**Given task 1:** In the Excel forum thread, rewrite the paragraph beginning "To adjust on how many document" as a numbered list of steps, keeping its main facts.
**Given task 2:**
Using the Excel forum thread, answer each question briefly:
(a) What operating system does the first poster have?
(b) What color does the pin turn when a document is pinned to the Office button?
(c) Which option did the first poster choose after putting the CD in?
**Given task 3:** Retype the section of the Excel forum thread starting with "If you have" and going on through "back to gray).".

**Text excerpt:**
# Excel won't open saved spreadsheet



## jn7531a (Oct 22, 2008)

First, I have Vista OS and MS 2007 Office Professional Plus.

Second, the problem. I can open Excel to create a new spreadsheet, save it and close it. However, once I reopen the saved/closed file, I can not open it. Instead, I get a dialog box that says: "Windows cannot find 'C:\users\...07_FormName.xls' Make sure you typed the name correctly, and then try again." 

I put the CD in and chose the "repair" option, but that did not solve this issue. What else can I do? I also need to use excel to create a spreadsheet tomorrow the 22nd for my new job I started this week. Please help me! Many thanks.


----------



## ratcat73 (Oct 17, 2008)

G'day,

I have this problem too, when I try to open the file from window explorer.

Have you try re opening the file via the 'Office Button'. There a list of recent documents on the right hand side of the 'Office Button Menu' 

--------------------------------------------------------------------------------

To find the recent document(s) that you had open.

Go to the Office button (found in the at the top on the left hand side of the excel window) -> Click on the button and then click on the workbook you desire located on the right. 

To adjust on how many document you wish displayed go the Excel Options (located on the bottom right hand side) after clicking on the Office button. Click on the "Advanced". Scroll down to a heading named "Display" then adjust the field next to "Show the number of Recent Documents:"

Number of Documents showing: Min is 0, Max is 50

Pin the Document

If you have a recurring document(s) that work on over days and/or weeks, you can pin it to the Office button by clicking once on the pin on the right hand side of the name of the document (the pin will turn green). That document will stay there until the document is unpinned (the pin will turn back to gray). 

HTH


----------



## jn7531a (Oct 22, 2008)

Crap, that worked! Thank you so much! I had to figure out at first that you meant to have Excel open and then open the file from within. 

Is there any way to open the file from itself rather than having to open Excel and then open the file? Do you know why it does this? 

Again, thank you and have a great day! 

~Jo


----------



## ratcat73 (Oct 17, 2008)

jn7531a said:


> Crap, that worked! Thank you so much! I had to figure out at first that you meant to have Excel open and then open the file from within.............................


Yeah, sorry about missing at bit. But I'm glad I could help you Jo.




jn7531a said:


> ...........................Is there any way to open the file from itself rather than having to open Excel and then open the file? Do you know why it does this?
> 
> Again, thank you and have a great day!
> 
> ~Jo


No I don't know why it does it. I just changed my operating habits.

I just read in another thread its not just Office 2007 does it, its also the older version too.

A bug in the system ? Just one of microsoft qurks

Cheers


----------

**Listing:**

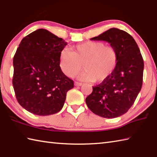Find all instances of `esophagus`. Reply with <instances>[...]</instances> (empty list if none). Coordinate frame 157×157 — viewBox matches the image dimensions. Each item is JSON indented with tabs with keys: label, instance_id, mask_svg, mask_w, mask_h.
<instances>
[{
	"label": "esophagus",
	"instance_id": "obj_1",
	"mask_svg": "<svg viewBox=\"0 0 157 157\" xmlns=\"http://www.w3.org/2000/svg\"><path fill=\"white\" fill-rule=\"evenodd\" d=\"M74 84H75V86H80L82 85V83H81V82H75V83H74Z\"/></svg>",
	"mask_w": 157,
	"mask_h": 157
}]
</instances>
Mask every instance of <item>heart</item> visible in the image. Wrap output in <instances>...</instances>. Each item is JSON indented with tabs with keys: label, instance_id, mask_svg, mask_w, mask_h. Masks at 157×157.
<instances>
[{
	"label": "heart",
	"instance_id": "heart-1",
	"mask_svg": "<svg viewBox=\"0 0 157 157\" xmlns=\"http://www.w3.org/2000/svg\"><path fill=\"white\" fill-rule=\"evenodd\" d=\"M119 60L116 48L106 45L103 41H87L76 45L73 51L62 50L59 54V66L65 75L75 76L83 69L79 76L82 80L102 83L113 75Z\"/></svg>",
	"mask_w": 157,
	"mask_h": 157
}]
</instances>
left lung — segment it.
Listing matches in <instances>:
<instances>
[{"label":"left lung","instance_id":"1","mask_svg":"<svg viewBox=\"0 0 157 157\" xmlns=\"http://www.w3.org/2000/svg\"><path fill=\"white\" fill-rule=\"evenodd\" d=\"M90 40L106 41L115 47L119 60L110 78L93 87L86 98V105L101 117H118L128 112L141 89L143 58L135 40L123 30L111 28Z\"/></svg>","mask_w":157,"mask_h":157}]
</instances>
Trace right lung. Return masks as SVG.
<instances>
[{"mask_svg":"<svg viewBox=\"0 0 157 157\" xmlns=\"http://www.w3.org/2000/svg\"><path fill=\"white\" fill-rule=\"evenodd\" d=\"M67 43L50 31L39 29L22 40L13 59L12 83L17 101L34 115L56 114L74 87L62 72L59 54Z\"/></svg>","mask_w":157,"mask_h":157,"instance_id":"right-lung-1","label":"right lung"}]
</instances>
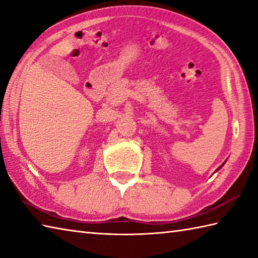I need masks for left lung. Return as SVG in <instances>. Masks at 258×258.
<instances>
[{
    "label": "left lung",
    "instance_id": "obj_1",
    "mask_svg": "<svg viewBox=\"0 0 258 258\" xmlns=\"http://www.w3.org/2000/svg\"><path fill=\"white\" fill-rule=\"evenodd\" d=\"M225 163H226V161H225V162H224V163H223V164H222V165H221V166H220V167H218V168H217V169H216V171H215V172H217V171H220V169H221V168H222V167H223V166H224V164H225ZM215 172H214V173H215Z\"/></svg>",
    "mask_w": 258,
    "mask_h": 258
}]
</instances>
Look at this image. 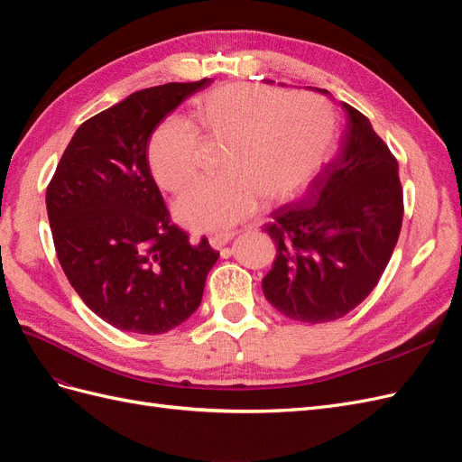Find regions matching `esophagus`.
<instances>
[{"instance_id": "1", "label": "esophagus", "mask_w": 462, "mask_h": 462, "mask_svg": "<svg viewBox=\"0 0 462 462\" xmlns=\"http://www.w3.org/2000/svg\"><path fill=\"white\" fill-rule=\"evenodd\" d=\"M235 231H219V233H212L209 235V245L214 248H221L223 245H227L231 239H235Z\"/></svg>"}]
</instances>
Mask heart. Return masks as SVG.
<instances>
[{
	"label": "heart",
	"instance_id": "b5f03b06",
	"mask_svg": "<svg viewBox=\"0 0 462 462\" xmlns=\"http://www.w3.org/2000/svg\"><path fill=\"white\" fill-rule=\"evenodd\" d=\"M194 125L163 121L148 144L158 185L185 190L200 175L204 143L223 146V175L206 179L179 199L177 217L192 229H226L268 202L295 197L324 163L335 117L329 104L310 92L248 85L219 87L192 107Z\"/></svg>",
	"mask_w": 462,
	"mask_h": 462
}]
</instances>
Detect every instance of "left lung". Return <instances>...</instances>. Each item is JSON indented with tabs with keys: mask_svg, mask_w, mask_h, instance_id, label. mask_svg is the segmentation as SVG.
Masks as SVG:
<instances>
[{
	"mask_svg": "<svg viewBox=\"0 0 462 462\" xmlns=\"http://www.w3.org/2000/svg\"><path fill=\"white\" fill-rule=\"evenodd\" d=\"M329 94L328 90H319ZM348 114L343 144L310 183L306 199L265 223L277 256L262 279L283 316L321 324L365 300L389 263L402 226L399 163L366 116Z\"/></svg>",
	"mask_w": 462,
	"mask_h": 462,
	"instance_id": "obj_1",
	"label": "left lung"
}]
</instances>
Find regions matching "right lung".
I'll list each match as a JSON object with an SVG mask.
<instances>
[{"label":"right lung","instance_id":"obj_1","mask_svg":"<svg viewBox=\"0 0 462 462\" xmlns=\"http://www.w3.org/2000/svg\"><path fill=\"white\" fill-rule=\"evenodd\" d=\"M208 85L167 82L90 117L48 185V219L69 283L117 329L158 335L183 324L219 258L206 236L190 243L171 221L146 158L160 121Z\"/></svg>","mask_w":462,"mask_h":462}]
</instances>
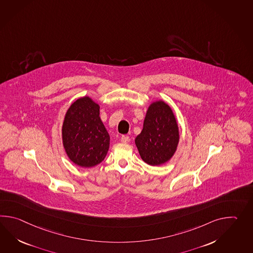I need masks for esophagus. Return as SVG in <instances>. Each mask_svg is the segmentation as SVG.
I'll return each instance as SVG.
<instances>
[{"mask_svg": "<svg viewBox=\"0 0 253 253\" xmlns=\"http://www.w3.org/2000/svg\"><path fill=\"white\" fill-rule=\"evenodd\" d=\"M129 140H130V139H129V136H125V135L122 136V138H121V141H122L123 143H128Z\"/></svg>", "mask_w": 253, "mask_h": 253, "instance_id": "1", "label": "esophagus"}]
</instances>
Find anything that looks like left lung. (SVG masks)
Segmentation results:
<instances>
[{
	"label": "left lung",
	"instance_id": "obj_1",
	"mask_svg": "<svg viewBox=\"0 0 253 253\" xmlns=\"http://www.w3.org/2000/svg\"><path fill=\"white\" fill-rule=\"evenodd\" d=\"M179 140V127L171 108L162 100L152 102L142 130L135 139L140 158L152 166L167 163L174 155Z\"/></svg>",
	"mask_w": 253,
	"mask_h": 253
}]
</instances>
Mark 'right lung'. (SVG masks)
<instances>
[{
    "mask_svg": "<svg viewBox=\"0 0 253 253\" xmlns=\"http://www.w3.org/2000/svg\"><path fill=\"white\" fill-rule=\"evenodd\" d=\"M62 144L69 159L90 168L106 157L110 135L100 118V106L91 98H79L68 109L62 129Z\"/></svg>",
    "mask_w": 253,
    "mask_h": 253,
    "instance_id": "1",
    "label": "right lung"
}]
</instances>
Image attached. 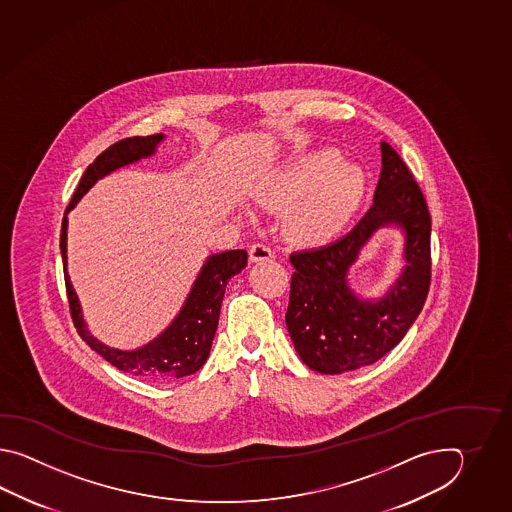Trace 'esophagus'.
I'll return each mask as SVG.
<instances>
[{
  "label": "esophagus",
  "mask_w": 512,
  "mask_h": 512,
  "mask_svg": "<svg viewBox=\"0 0 512 512\" xmlns=\"http://www.w3.org/2000/svg\"><path fill=\"white\" fill-rule=\"evenodd\" d=\"M249 258H251L252 263L269 261L274 258V252H272L267 245H263V243H254L251 247V251H249Z\"/></svg>",
  "instance_id": "1"
}]
</instances>
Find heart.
I'll return each mask as SVG.
<instances>
[{
	"label": "heart",
	"mask_w": 512,
	"mask_h": 512,
	"mask_svg": "<svg viewBox=\"0 0 512 512\" xmlns=\"http://www.w3.org/2000/svg\"><path fill=\"white\" fill-rule=\"evenodd\" d=\"M364 192V175L333 150L309 153L258 194L261 205L287 210V229L296 238H326L348 221Z\"/></svg>",
	"instance_id": "b5f03b06"
}]
</instances>
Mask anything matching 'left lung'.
Listing matches in <instances>:
<instances>
[{
	"label": "left lung",
	"instance_id": "8db88e82",
	"mask_svg": "<svg viewBox=\"0 0 512 512\" xmlns=\"http://www.w3.org/2000/svg\"><path fill=\"white\" fill-rule=\"evenodd\" d=\"M373 205L344 234L316 249L291 254L294 272L285 313L294 349L324 375L359 370L392 351L425 305L430 287V214L419 186L388 142ZM382 228L404 234V269L377 299L357 294L348 272Z\"/></svg>",
	"mask_w": 512,
	"mask_h": 512
}]
</instances>
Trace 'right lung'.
Wrapping results in <instances>:
<instances>
[{
  "label": "right lung",
  "mask_w": 512,
  "mask_h": 512,
  "mask_svg": "<svg viewBox=\"0 0 512 512\" xmlns=\"http://www.w3.org/2000/svg\"><path fill=\"white\" fill-rule=\"evenodd\" d=\"M164 139V133L124 139L109 146L106 152L98 155L95 163L87 166L62 221L60 251L64 260L71 316L78 335L87 346L124 373L148 381L170 382L194 375L207 362L218 329L219 309L225 296V287L232 276L240 274L247 267V251L238 249L210 254L197 272L196 280L174 320L157 337L135 349L113 348L89 331L77 291L67 272V214L77 207L78 201L86 196L98 179H104L115 170L139 163L142 159H150L157 153Z\"/></svg>",
  "instance_id": "1"
}]
</instances>
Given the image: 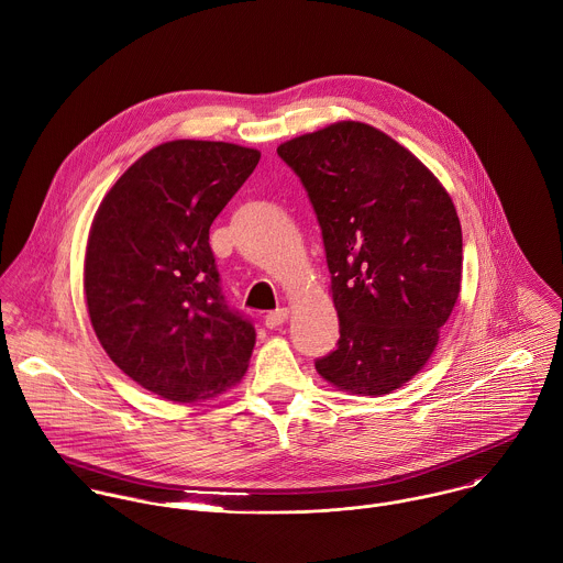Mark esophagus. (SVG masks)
<instances>
[{
    "label": "esophagus",
    "instance_id": "1",
    "mask_svg": "<svg viewBox=\"0 0 563 563\" xmlns=\"http://www.w3.org/2000/svg\"><path fill=\"white\" fill-rule=\"evenodd\" d=\"M287 318H289L287 309H276V311L265 316V327L267 329H278L283 322H287Z\"/></svg>",
    "mask_w": 563,
    "mask_h": 563
}]
</instances>
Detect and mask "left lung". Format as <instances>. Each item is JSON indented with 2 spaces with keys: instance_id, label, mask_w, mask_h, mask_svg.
Returning a JSON list of instances; mask_svg holds the SVG:
<instances>
[{
  "instance_id": "1",
  "label": "left lung",
  "mask_w": 563,
  "mask_h": 563,
  "mask_svg": "<svg viewBox=\"0 0 563 563\" xmlns=\"http://www.w3.org/2000/svg\"><path fill=\"white\" fill-rule=\"evenodd\" d=\"M316 210L338 349L316 371L351 395L401 388L430 360L461 294L463 232L452 197L399 142L335 122L278 146Z\"/></svg>"
}]
</instances>
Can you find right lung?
I'll use <instances>...</instances> for the list:
<instances>
[{
  "label": "right lung",
  "mask_w": 563,
  "mask_h": 563,
  "mask_svg": "<svg viewBox=\"0 0 563 563\" xmlns=\"http://www.w3.org/2000/svg\"><path fill=\"white\" fill-rule=\"evenodd\" d=\"M261 159L256 148L173 140L104 195L87 241L85 298L111 362L177 404L210 399L247 371L250 318L225 302L210 225Z\"/></svg>",
  "instance_id": "add662e5"
}]
</instances>
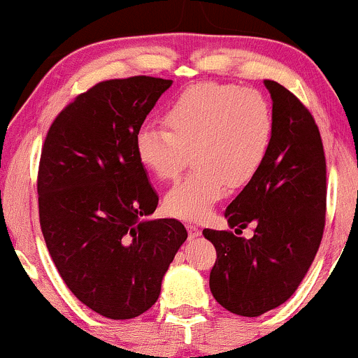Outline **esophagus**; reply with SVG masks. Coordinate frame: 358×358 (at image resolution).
I'll use <instances>...</instances> for the list:
<instances>
[{"instance_id": "34e87169", "label": "esophagus", "mask_w": 358, "mask_h": 358, "mask_svg": "<svg viewBox=\"0 0 358 358\" xmlns=\"http://www.w3.org/2000/svg\"><path fill=\"white\" fill-rule=\"evenodd\" d=\"M186 229H187V232H189V239H194V237H198L199 234H201L199 227L194 225V224H187Z\"/></svg>"}]
</instances>
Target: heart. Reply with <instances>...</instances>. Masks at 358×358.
<instances>
[{
    "mask_svg": "<svg viewBox=\"0 0 358 358\" xmlns=\"http://www.w3.org/2000/svg\"><path fill=\"white\" fill-rule=\"evenodd\" d=\"M159 124L134 138L140 164L155 178L176 179L193 159L194 169L165 194L169 215L201 220L230 187H242L263 169L275 140L271 102L255 88L203 82L184 88L165 107Z\"/></svg>",
    "mask_w": 358,
    "mask_h": 358,
    "instance_id": "heart-1",
    "label": "heart"
}]
</instances>
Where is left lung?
Masks as SVG:
<instances>
[{"label": "left lung", "mask_w": 358, "mask_h": 358, "mask_svg": "<svg viewBox=\"0 0 358 358\" xmlns=\"http://www.w3.org/2000/svg\"><path fill=\"white\" fill-rule=\"evenodd\" d=\"M276 119L263 169L227 206L229 230L205 229L217 249L210 273L215 301L237 316L256 317L282 306L309 271L326 222V159L321 134L303 103L264 80ZM251 224L253 237L241 238Z\"/></svg>", "instance_id": "left-lung-1"}]
</instances>
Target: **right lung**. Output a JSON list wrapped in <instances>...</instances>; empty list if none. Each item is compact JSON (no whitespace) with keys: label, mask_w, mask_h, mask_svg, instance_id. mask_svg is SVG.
I'll return each mask as SVG.
<instances>
[{"label":"right lung","mask_w":358,"mask_h":358,"mask_svg":"<svg viewBox=\"0 0 358 358\" xmlns=\"http://www.w3.org/2000/svg\"><path fill=\"white\" fill-rule=\"evenodd\" d=\"M172 80H106L68 103L45 134L37 194L45 245L76 299L109 319L148 310L187 239L176 218L143 220L159 196L134 138Z\"/></svg>","instance_id":"add662e5"}]
</instances>
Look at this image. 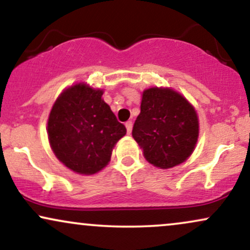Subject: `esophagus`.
Here are the masks:
<instances>
[{
	"label": "esophagus",
	"instance_id": "1",
	"mask_svg": "<svg viewBox=\"0 0 250 250\" xmlns=\"http://www.w3.org/2000/svg\"><path fill=\"white\" fill-rule=\"evenodd\" d=\"M125 126H126V131H127V134H130L132 132V126H133L132 125V122H127L125 124Z\"/></svg>",
	"mask_w": 250,
	"mask_h": 250
}]
</instances>
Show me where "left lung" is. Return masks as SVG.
Listing matches in <instances>:
<instances>
[{
    "mask_svg": "<svg viewBox=\"0 0 250 250\" xmlns=\"http://www.w3.org/2000/svg\"><path fill=\"white\" fill-rule=\"evenodd\" d=\"M132 137L149 164L167 169L192 155L199 138V118L194 106L171 87L143 91L140 113Z\"/></svg>",
    "mask_w": 250,
    "mask_h": 250,
    "instance_id": "1",
    "label": "left lung"
}]
</instances>
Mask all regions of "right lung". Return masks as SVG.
Instances as JSON below:
<instances>
[{
	"label": "right lung",
	"mask_w": 250,
	"mask_h": 250,
	"mask_svg": "<svg viewBox=\"0 0 250 250\" xmlns=\"http://www.w3.org/2000/svg\"><path fill=\"white\" fill-rule=\"evenodd\" d=\"M103 93L104 90L81 82L64 89L50 111V147L64 166L78 174L92 175L106 167L114 146L126 134Z\"/></svg>",
	"instance_id": "1"
}]
</instances>
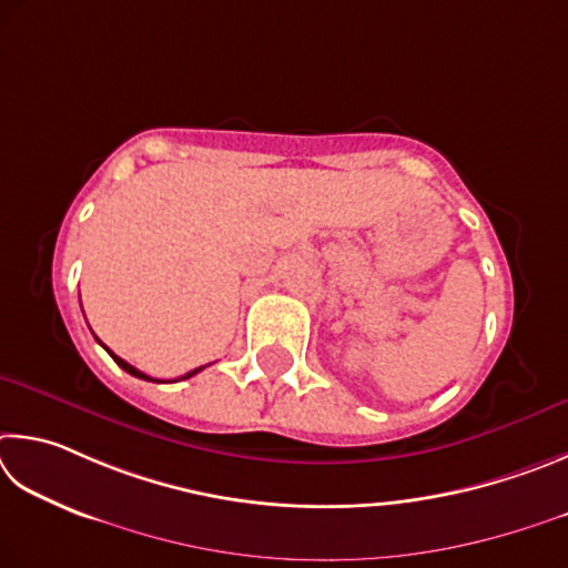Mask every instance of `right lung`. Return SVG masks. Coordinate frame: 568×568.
<instances>
[{"label":"right lung","instance_id":"obj_1","mask_svg":"<svg viewBox=\"0 0 568 568\" xmlns=\"http://www.w3.org/2000/svg\"><path fill=\"white\" fill-rule=\"evenodd\" d=\"M104 349H106V346H104ZM109 352V349H106ZM109 356H112V359L119 364V366H122V369L126 372V374H132V376H136V379H144V382H154L152 379V376H146V374H142V372H139V369H134V366L132 364H126L124 359H119V356L114 354V352H109ZM204 369V366H199V369H194V372H189V374H184L182 376V379H189V376H194V374H199V372H202ZM174 382H179V379H174Z\"/></svg>","mask_w":568,"mask_h":568}]
</instances>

**Full output 1:**
1. Click the Office button, then open Excel Options at the bottom right.
2. Click "Advanced."
3. Scroll down to the heading "Display."
4. Adjust the field next to "Show the number of Recent Documents:".

**Full output 2:**
(a) Vista
(b) Green
(c) The "repair" option

**Full output 3:**
If you have a recurring document(s) that work on over days and/or weeks, you can pin it to the Office button by clicking once on the pin on the right hand side of the name of the document (the pin will turn green). That document will stay there until the document is unpinned (the pin will turn back to gray).